The Mood Ring re-emerged in the 1990's and this time came in different styles, not just the traditional oval stone. Some were bands, heart shaped, triangular and so on.


Thursday, July 2, 2015

Feature Friday: Crocs

Do you remember how popular these shoes were when they first came out?

I had never heard of them until I slowly started seeing every other man, woman, and child wearing them. Did I ever become one of those people? Nope.
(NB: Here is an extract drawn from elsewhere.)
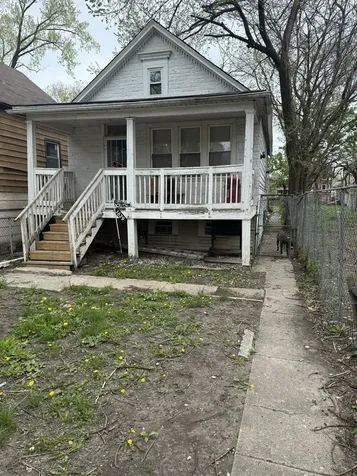 1629 South Karlov Avenue Chicago IL 60623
They just never really got my attention.

Either way, today's "Feature Friday" will focus on the history of Crocs and how they became so popular!

The idea of Crocs was created by three friends on a boating trip one day in 2002.

All Crocs shoes are made with Croslite™, a closed-cell resin that gives each pair of shoes its soft, comfortable, lightweight, non-marking and odor-resistant qualities.

Their first debut was at a boating show in Fort Lauderdale, Florida. Many people weren't impressed by the look of the shoe but needless to say, all pairs sold out by the end of the day!

In 2003, they introduced a separate line called "The Nile" which was geared towards women.

The friends opened their first mall kiosk in 2004 and today, have more then 400 stores around the world.

And what about the alligator logo? They actually didn't have one until a few years later! The alligator, named Duke, was introduced in 2005.

As the brand's popularity continued to rise, the company created a charity called, SolesUnited, now known as Crocs Cares. Since 2008, more than 3,000,000 pairs of shoes are donated to children and families around the world.

In 2010, the company expanded their style of shoes to flip flops and sneakers and today they also have boat shoes, loafers, boots, and slip on shoes that change colors called "chameleon."

So do/did you own a pair of crocs? What color? What style? Share your comments!